**Provided passage**:
*** Begin section ***
EDUCATION

STRATEGIC, ORGANIZATIONAL AND SOCIETARY DIRECTION AIMING AT PERPETUATION OF EDUCATION INSTITUTION BY DEMANDS OF THE PARTNERS.

DEMAND: Traditional and successful primary, secondary and high school, with several units and many thousand students, was run by a group of founding partner teachers. Their concern was how to ensure the institution's perpetuity, after gradual retirement and withdrawal of members. The current rule for the institution itself to acquire quotas was unworkable due to financial limitations and because this would end up extinguishing the company. On the other hand, making quotas hereditary would disfigure the logic of the labor society.

SOLUTION: The multidisciplinary team of Orchestra - Soluções Empresariais, including legal-tax-corporate and governance support, designed and implemented an organizational and corporate restructuring, supported by a competent shareholders agreement, regulating aspects of management and qualification, leaving and entering society in terms of value, profile and veto rights, strategic definitions of action, etc.

OUTCOME: Without prejudice to the identity and qualitative educational focus, the adequate professionalization and governance allowed the expansion of 50% in 3 years, being a successful institution until today, after several changes of shareholding members.

KNITED FABRICS

SOLUTION OF SHAREHOLDERS’ CONFLICT, THROUGH INTERIM MANAGEMENT, FOR RESTRUCTURING AND PROFESSIONALIZATION, AT CONTROLLING PARTNER’S INITIATIVE.

DEMAND: Family business with thirty-five years of existence, lost its leader and largest shareholder, holding 60% of the capital. The remaining partners, the widow and her brother-in-law, disagreed about the future and conduct of the company, creating unsustainable friction. The widow sought a solution to the conflict.
*** End section ***
**Supplied information**:
*** Begin section ***
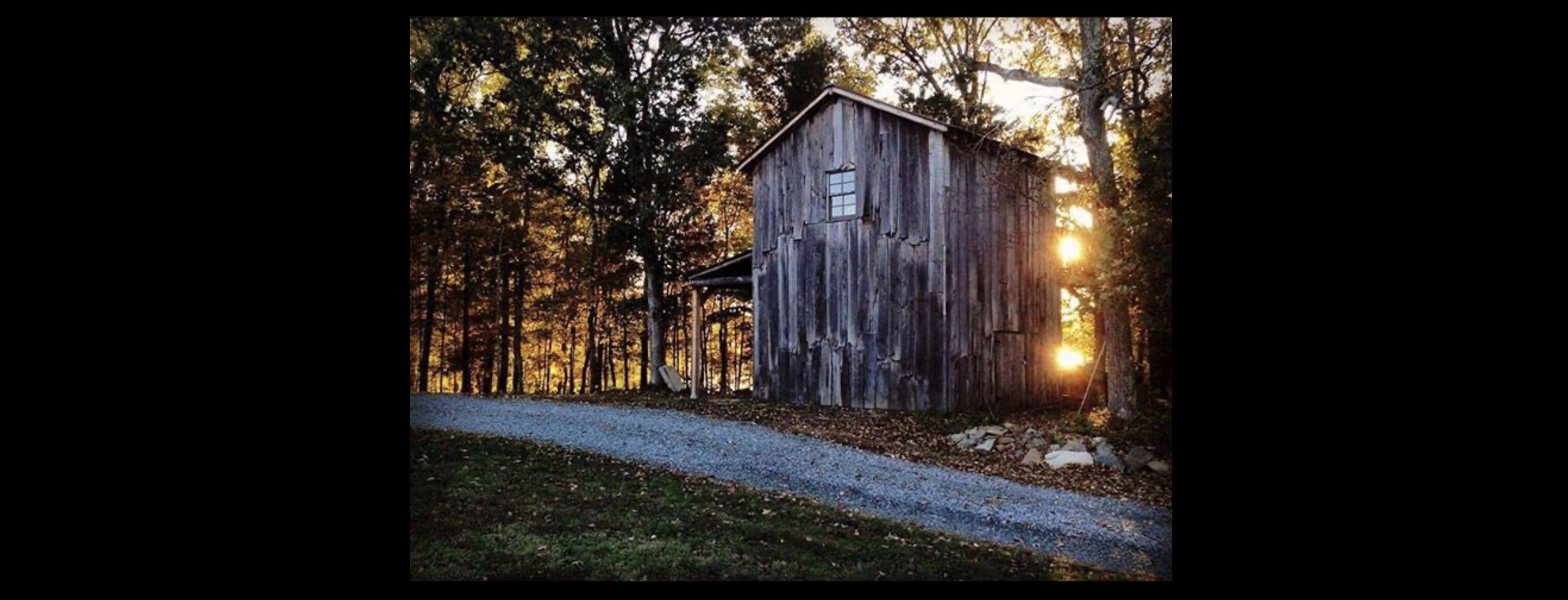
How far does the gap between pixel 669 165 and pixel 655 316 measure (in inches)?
124

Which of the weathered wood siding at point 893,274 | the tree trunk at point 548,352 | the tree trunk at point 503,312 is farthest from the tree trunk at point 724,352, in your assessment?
the weathered wood siding at point 893,274

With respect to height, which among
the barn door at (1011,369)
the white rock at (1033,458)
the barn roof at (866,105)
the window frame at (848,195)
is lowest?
the white rock at (1033,458)

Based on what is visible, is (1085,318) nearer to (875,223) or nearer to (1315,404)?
(875,223)

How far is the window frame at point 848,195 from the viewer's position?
10383 mm

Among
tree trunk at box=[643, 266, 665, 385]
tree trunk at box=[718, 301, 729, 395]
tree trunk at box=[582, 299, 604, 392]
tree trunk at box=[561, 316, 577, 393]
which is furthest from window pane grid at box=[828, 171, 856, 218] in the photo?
tree trunk at box=[561, 316, 577, 393]

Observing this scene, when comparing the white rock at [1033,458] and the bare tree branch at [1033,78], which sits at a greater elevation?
the bare tree branch at [1033,78]

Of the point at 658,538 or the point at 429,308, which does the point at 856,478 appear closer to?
the point at 658,538

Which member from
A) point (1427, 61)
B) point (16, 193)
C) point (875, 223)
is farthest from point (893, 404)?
point (16, 193)

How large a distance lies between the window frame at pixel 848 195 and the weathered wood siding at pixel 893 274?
73 millimetres

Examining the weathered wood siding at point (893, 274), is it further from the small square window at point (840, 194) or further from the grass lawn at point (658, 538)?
the grass lawn at point (658, 538)

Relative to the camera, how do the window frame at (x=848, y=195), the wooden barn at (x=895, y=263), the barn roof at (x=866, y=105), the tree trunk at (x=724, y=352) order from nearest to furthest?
the barn roof at (x=866, y=105) < the wooden barn at (x=895, y=263) < the window frame at (x=848, y=195) < the tree trunk at (x=724, y=352)

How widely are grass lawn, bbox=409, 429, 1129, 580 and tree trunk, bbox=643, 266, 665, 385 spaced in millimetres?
8709

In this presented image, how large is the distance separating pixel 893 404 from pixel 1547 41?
7482 millimetres

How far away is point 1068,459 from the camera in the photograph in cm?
704
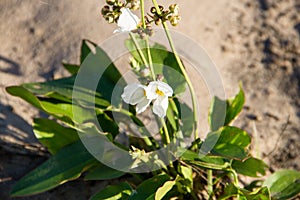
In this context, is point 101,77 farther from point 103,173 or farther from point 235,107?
point 235,107

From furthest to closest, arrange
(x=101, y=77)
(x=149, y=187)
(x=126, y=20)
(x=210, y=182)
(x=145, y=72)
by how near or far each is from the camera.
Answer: (x=101, y=77), (x=210, y=182), (x=149, y=187), (x=145, y=72), (x=126, y=20)

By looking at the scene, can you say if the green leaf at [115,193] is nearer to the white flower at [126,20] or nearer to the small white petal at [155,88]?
the small white petal at [155,88]

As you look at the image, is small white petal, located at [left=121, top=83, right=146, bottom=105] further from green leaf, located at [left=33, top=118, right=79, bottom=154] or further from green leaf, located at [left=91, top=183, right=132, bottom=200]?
green leaf, located at [left=33, top=118, right=79, bottom=154]

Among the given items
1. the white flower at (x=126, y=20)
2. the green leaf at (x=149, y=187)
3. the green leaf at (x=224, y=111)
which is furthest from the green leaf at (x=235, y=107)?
the white flower at (x=126, y=20)

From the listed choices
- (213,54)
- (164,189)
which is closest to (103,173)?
(164,189)

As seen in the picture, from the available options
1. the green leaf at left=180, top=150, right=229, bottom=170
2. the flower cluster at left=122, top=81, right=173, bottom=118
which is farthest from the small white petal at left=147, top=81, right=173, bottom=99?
the green leaf at left=180, top=150, right=229, bottom=170

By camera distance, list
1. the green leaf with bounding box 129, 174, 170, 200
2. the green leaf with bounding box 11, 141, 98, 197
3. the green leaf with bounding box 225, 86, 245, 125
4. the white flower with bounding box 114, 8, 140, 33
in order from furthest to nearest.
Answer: the green leaf with bounding box 225, 86, 245, 125 < the green leaf with bounding box 11, 141, 98, 197 < the green leaf with bounding box 129, 174, 170, 200 < the white flower with bounding box 114, 8, 140, 33

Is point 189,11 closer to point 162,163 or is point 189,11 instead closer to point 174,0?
point 174,0
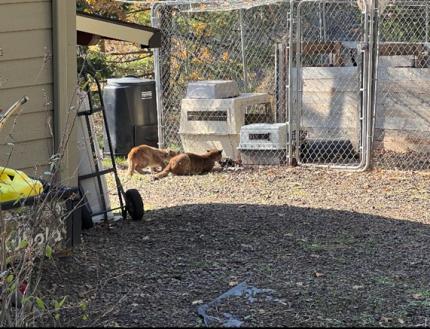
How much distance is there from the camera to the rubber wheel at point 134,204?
712 centimetres

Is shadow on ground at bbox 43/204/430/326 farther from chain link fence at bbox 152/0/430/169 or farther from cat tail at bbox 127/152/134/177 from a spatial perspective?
chain link fence at bbox 152/0/430/169

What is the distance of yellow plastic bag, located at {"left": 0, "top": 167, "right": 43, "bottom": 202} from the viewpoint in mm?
4852

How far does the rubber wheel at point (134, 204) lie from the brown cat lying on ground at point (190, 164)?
2994 millimetres

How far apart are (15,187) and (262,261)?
1874mm

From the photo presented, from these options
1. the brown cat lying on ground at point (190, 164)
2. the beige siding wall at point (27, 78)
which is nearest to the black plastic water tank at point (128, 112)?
the brown cat lying on ground at point (190, 164)

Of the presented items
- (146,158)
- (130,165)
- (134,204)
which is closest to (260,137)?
(146,158)

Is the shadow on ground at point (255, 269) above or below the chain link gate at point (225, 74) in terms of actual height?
below

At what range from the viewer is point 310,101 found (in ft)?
35.5

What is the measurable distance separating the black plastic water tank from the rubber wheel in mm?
4738

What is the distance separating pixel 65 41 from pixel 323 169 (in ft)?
16.3

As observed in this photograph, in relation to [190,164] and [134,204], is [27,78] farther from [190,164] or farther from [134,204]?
[190,164]

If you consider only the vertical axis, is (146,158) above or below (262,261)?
above

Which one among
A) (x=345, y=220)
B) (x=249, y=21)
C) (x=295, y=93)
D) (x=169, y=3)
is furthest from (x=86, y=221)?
(x=249, y=21)

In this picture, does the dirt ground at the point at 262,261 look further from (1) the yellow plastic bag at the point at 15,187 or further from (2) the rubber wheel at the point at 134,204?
(1) the yellow plastic bag at the point at 15,187
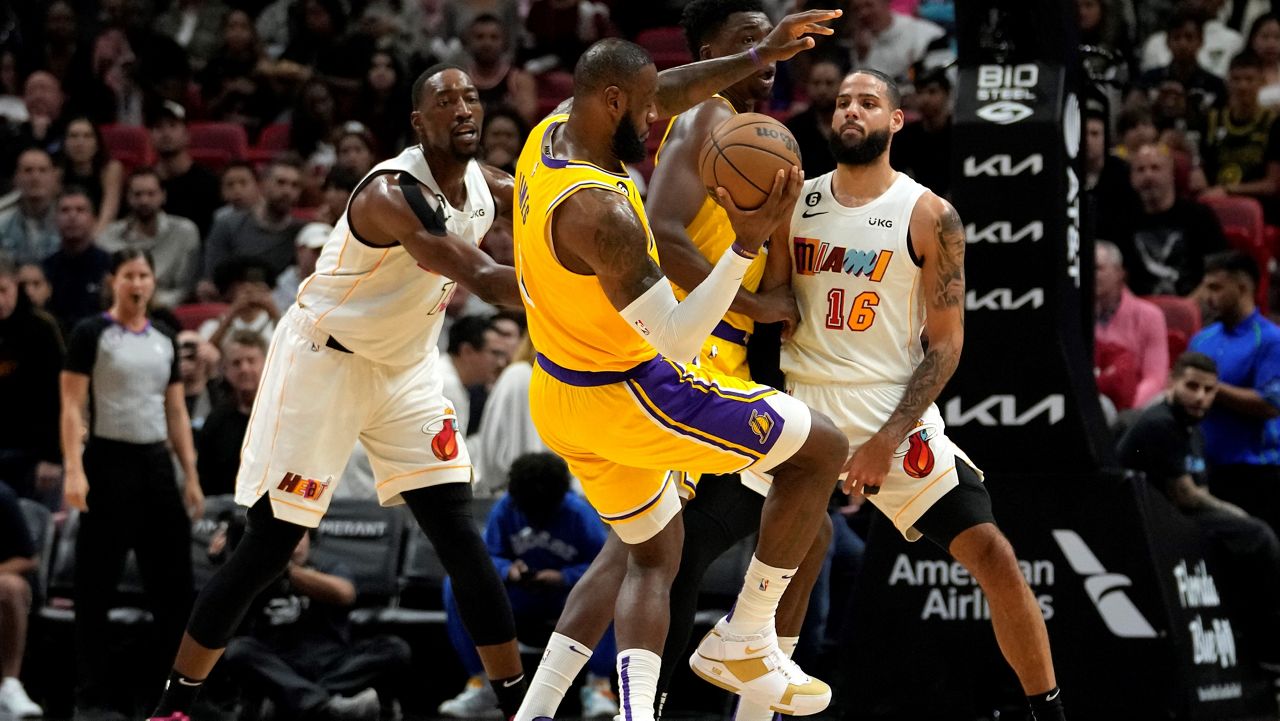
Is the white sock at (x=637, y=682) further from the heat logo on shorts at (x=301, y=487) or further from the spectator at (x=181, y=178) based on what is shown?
the spectator at (x=181, y=178)

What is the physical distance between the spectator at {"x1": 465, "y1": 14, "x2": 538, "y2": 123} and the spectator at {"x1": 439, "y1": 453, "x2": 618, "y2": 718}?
5.37m

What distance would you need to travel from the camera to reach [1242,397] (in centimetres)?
880

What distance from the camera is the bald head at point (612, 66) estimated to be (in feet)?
15.7

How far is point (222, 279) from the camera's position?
11.4 metres

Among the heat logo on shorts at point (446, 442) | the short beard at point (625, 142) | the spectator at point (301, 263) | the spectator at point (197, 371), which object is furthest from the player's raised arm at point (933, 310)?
the spectator at point (197, 371)

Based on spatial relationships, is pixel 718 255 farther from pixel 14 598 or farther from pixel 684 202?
pixel 14 598

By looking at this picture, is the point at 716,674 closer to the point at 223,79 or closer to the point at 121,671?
the point at 121,671

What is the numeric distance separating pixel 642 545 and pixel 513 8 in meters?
10.1

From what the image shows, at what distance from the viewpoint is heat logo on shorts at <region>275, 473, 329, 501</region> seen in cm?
590

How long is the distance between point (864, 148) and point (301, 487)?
2.31m

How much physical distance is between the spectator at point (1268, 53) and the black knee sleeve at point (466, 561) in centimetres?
822

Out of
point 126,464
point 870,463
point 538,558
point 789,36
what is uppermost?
point 789,36

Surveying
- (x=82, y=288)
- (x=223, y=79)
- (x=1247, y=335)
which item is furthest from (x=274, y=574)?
(x=223, y=79)

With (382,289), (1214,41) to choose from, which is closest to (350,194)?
(382,289)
*** End section ***
**How to complete this task**: Transcribe a passage from the consulting case studies, beginning at the words "OUTCOME: Without prejudice" and stopping after the words "CONTROLLING PARTNER’S INITIATIVE.". Please rely on the consulting case studies alone, not on the records.

**Result**:
OUTCOME: Without prejudice to the identity and qualitative educational focus, the adequate professionalization and governance allowed the expansion of 50% in 3 years, being a successful institution until today, after several changes of shareholding members.

KNITED FABRICS

SOLUTION OF SHAREHOLDERS’ CONFLICT, THROUGH INTERIM MANAGEMENT, FOR RESTRUCTURING AND PROFESSIONALIZATION, AT CONTROLLING PARTNER’S INITIATIVE.